Requirement A ->
Please locate every line in the rows that contains the string "pyautogui" and copy each one out. Case counts.
--- begin Passage to read ---
'Justice League' finally moving forward; More Stephen King adaptations; 'Captain America' sequel gets directors & additional casting on 'Robocop'
After getting what could be called a harsh wake-up call after the huge success of The Avengers, Warner Bros. is finally moving forward with their long-gestating Justice League movie (2007 was the last time work had progressed on it). Will Beall -who has already landed writing gigs on other Warner Bros. hopefuls, including Logan’s Run, Gangster Squad and a Lethal Weapon reboot- will script the feature. Admittedly, though, Warners has an uphill battle. Their only successful DC franchise has been Batman, and since the Christopher Nolan version is very well set in real-life, it will have to contend with on much they want that trilogy to impact what has to be a more fantasy based aspect of a team-up movie in the vein of The Avengers. It’s also been reported that Wonder Woman, The Flash, Green Arrow, Aquaman, Suicide Squad and Shazam (a.k.a., Captain Marvel) are all in development at the studio, with Michael Goldenberg (one of the many writers on Green Lantern) hired recently to script perpetual always-the-bridesmaid-never-the-bride Wonder Woman. And speaking of the Green Lantern, since that film failed word has surfaced they may attempt a reboot, moving forward without Ryan Reynolds. Meanwhile, next year’s Superman reboot The Man of Steel is remains an unknown quantity, so that begs the big question is Warner Bros. doing this for the right reason, or are they cashing in on the success of rival The Avengers and put out a well-intended, but ultimately cheap knock off?
Tom Holland will adapt and direct The Ten O’clock People, a big screen adaptation of a short story by Stephen King that was part of his 1993 Nightmares and Dreamscapes collection. Both Holland and King previously collaborated on ABC’s 2-part version of The Langoliers and the theatrical version of Thinner. This will be Holland’s first theatrical film since 2007. The Ten O’clock People tells the story of Brandon Pearson, who in trying to kick his smoking habit, who uncovers a frightening aspect of reality that he plans to extinguish through extreme measures. “This was Stephen trying to deal with his cigarette jones and the fairly new no-smoking laws back in the ’90s,” Holland said. “This film will be a modernization of the original short story, a paranoid suspense piece.” The Night Flier and Dolan’s Cadillac have already beedeln adapted from this collection.
--- end Passage to read ---
--- begin Material ---
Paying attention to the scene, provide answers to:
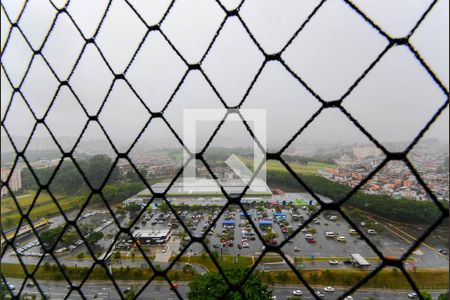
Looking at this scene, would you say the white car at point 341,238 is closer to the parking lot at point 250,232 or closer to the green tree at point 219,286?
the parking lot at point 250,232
--- end Material ---
--- begin Material ---
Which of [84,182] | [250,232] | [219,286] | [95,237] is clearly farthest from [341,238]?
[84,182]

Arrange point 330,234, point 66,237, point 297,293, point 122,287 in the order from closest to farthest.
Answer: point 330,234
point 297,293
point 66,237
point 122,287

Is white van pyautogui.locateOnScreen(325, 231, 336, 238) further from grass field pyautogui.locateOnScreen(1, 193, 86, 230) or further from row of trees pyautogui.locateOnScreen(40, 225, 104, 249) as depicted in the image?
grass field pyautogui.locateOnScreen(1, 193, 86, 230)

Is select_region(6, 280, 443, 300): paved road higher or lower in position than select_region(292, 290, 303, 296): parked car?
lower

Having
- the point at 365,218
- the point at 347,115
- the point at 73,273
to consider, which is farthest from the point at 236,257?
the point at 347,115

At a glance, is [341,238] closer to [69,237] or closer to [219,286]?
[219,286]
--- end Material ---
--- begin Material ---
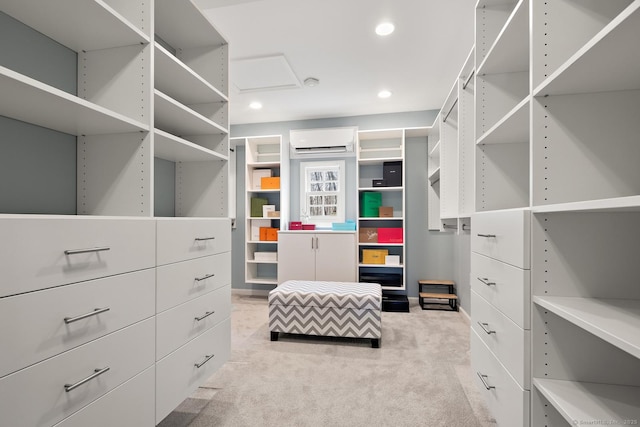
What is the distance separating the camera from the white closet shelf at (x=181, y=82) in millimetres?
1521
--- end Material ---
Requirement B ->
Change "short story" to "novella" in the film news article and write that part out again. Begin at the words "Tom Holland will" and stop after "from this collection.".

Output A ->
Is white van pyautogui.locateOnScreen(325, 231, 336, 238) further from grass field pyautogui.locateOnScreen(1, 193, 86, 230) or further from row of trees pyautogui.locateOnScreen(40, 225, 104, 249) as depicted in the image?
grass field pyautogui.locateOnScreen(1, 193, 86, 230)

Output B ->
Tom Holland will adapt and direct The Ten O’clock People, a big screen adaptation of a novella by Stephen King that was part of his 1993 Nightmares and Dreamscapes collection. Both Holland and King previously collaborated on ABC’s 2-part version of The Langoliers and the theatrical version of Thinner. This will be Holland’s first theatrical film since 2007. The Ten O’clock People tells the story of Brandon Pearson, who in trying to kick his smoking habit, who uncovers a frightening aspect of reality that he plans to extinguish through extreme measures. “This was Stephen trying to deal with his cigarette jones and the fairly new no-smoking laws back in the ’90s,” Holland said. “This film will be a modernization of the original novella, a paranoid suspense piece.” The Night Flier and Dolan’s Cadillac have already beedeln adapted from this collection.